• **Goal a**:
Count the lines in the listing below that contain the word "nearest". Reply with only that number.

• **Text**:
== == ==
Previously I’ve pointed out that the Yogacara Sutras of Patanjali state that the cultivation of the Spiritual Man is the man not bound by form, rather it’s being in oneness of spirit with the overruling soul which brings with it bliss. In Dhyana Buddhism (Chan/Zen), there’s a similar concept with “Buddha” sending instructions to Bodhisattvas (those with vows to remain devoted to the Dharma 法) through their bliss body, which is called the sambhogakaya. (This saying essentially that when one has cultivated sunyata, emptiness, their pure impulse to action is from an enlightened state; in other words, Pure Will).
The Three Bodies are known as the Trikaya, and according to the Wikipedia page for them these are summed up adequately as, the Dharmakāya or Truth body which embodies the very principle of enlightenment and knows no limits or boundaries; the Sambhogakāya or body of mutual enjoyment which is a body of bliss or clear light manifestation; the Nirmāṇakāya or created body which manifests in time and space. I titled the article “Stars in The Buddha Field” for this reason, this Buddha-field is essentially the same as the concept of the Pure Land, the term is described in On Pure Land Buddhism and Chan/Pure Land Syncretism In Medieval China by Robert H. Sharf: Although the Chinese term ching-t’u or Pure Land has no clear Sanskrit equivalent, it is closely associated with the Indian notion of a buddhaksetra or “buddha-field.” According to the Mahavastu, a buddha-field is that realm where “a tathagata, a holy one, fully and perfectly enlightened, is to be found, lives, exists and teaches the Law, for the benefit and happiness of the great body of beings, men and gods.”
In the Eight-Spoke Wheel of the Dharma (the symbol of the Buddha’s teachings), there are three swirls within the center hole which are symbolic of the Three Bodies. When in Samadhi, one is the “manifestation” of the Buddha, Buddha simply meaning that one is enlightened, awake and fully comprehending the Four Noble Truths. As Zen Master Sokei Daishi taught: “Your own nature is provided with the Three Bodies; when its brightness is manifested, the Four Wisdoms are attained.” He also wrote that, “The pure Dharmakaya is your nature; the perfect Sambhogakaya is your wisdom; the myriad Nirmanakayas are your activities.” In other words, these are True Speech, True Thought, and True Action, which are known as the Three Vajras, also known as the Three Doors, or the Three Mysteries, and are the “free and true” expressions of oneself. This means that one retains one’s “Buddha Nature Emptiness”, when acting truthfully, and this true self is only possibly present when the Three Poisons are absent, which are greed, anger, hatred etc. (Read this post on the “enabled body of enlightenment” for more information!)
== == ==
• **Goal b**:
In the passage on the Three Bodies, what do the three swirls within the center hole of the Eight-Spoke Wheel of the Dharma symbolize?
== == ==
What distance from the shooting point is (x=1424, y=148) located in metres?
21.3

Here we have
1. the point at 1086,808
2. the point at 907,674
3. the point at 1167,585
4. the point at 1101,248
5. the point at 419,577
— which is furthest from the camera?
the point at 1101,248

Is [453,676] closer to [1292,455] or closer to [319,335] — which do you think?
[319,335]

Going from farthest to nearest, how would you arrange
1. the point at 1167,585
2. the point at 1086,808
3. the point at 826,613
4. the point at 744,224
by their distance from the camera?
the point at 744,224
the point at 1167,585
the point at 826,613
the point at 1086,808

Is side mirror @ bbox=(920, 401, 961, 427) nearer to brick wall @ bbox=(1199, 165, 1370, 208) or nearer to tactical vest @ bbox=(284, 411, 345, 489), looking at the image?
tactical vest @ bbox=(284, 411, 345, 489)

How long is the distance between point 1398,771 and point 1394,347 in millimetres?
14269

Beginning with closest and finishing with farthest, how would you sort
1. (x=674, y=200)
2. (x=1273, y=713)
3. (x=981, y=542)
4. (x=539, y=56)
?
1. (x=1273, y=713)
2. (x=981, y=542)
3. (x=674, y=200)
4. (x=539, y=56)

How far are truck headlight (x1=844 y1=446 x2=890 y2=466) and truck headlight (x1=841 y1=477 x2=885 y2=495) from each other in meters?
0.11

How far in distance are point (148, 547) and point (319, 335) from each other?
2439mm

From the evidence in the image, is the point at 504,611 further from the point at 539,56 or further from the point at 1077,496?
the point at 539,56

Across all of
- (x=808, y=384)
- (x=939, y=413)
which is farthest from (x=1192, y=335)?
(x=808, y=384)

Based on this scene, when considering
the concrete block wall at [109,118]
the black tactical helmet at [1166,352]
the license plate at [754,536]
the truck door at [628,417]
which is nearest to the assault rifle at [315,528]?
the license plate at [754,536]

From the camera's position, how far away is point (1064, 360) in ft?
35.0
== == ==
• **Exercise output a**:
2

• **Exercise output b**:
They symbolize the Three Bodies.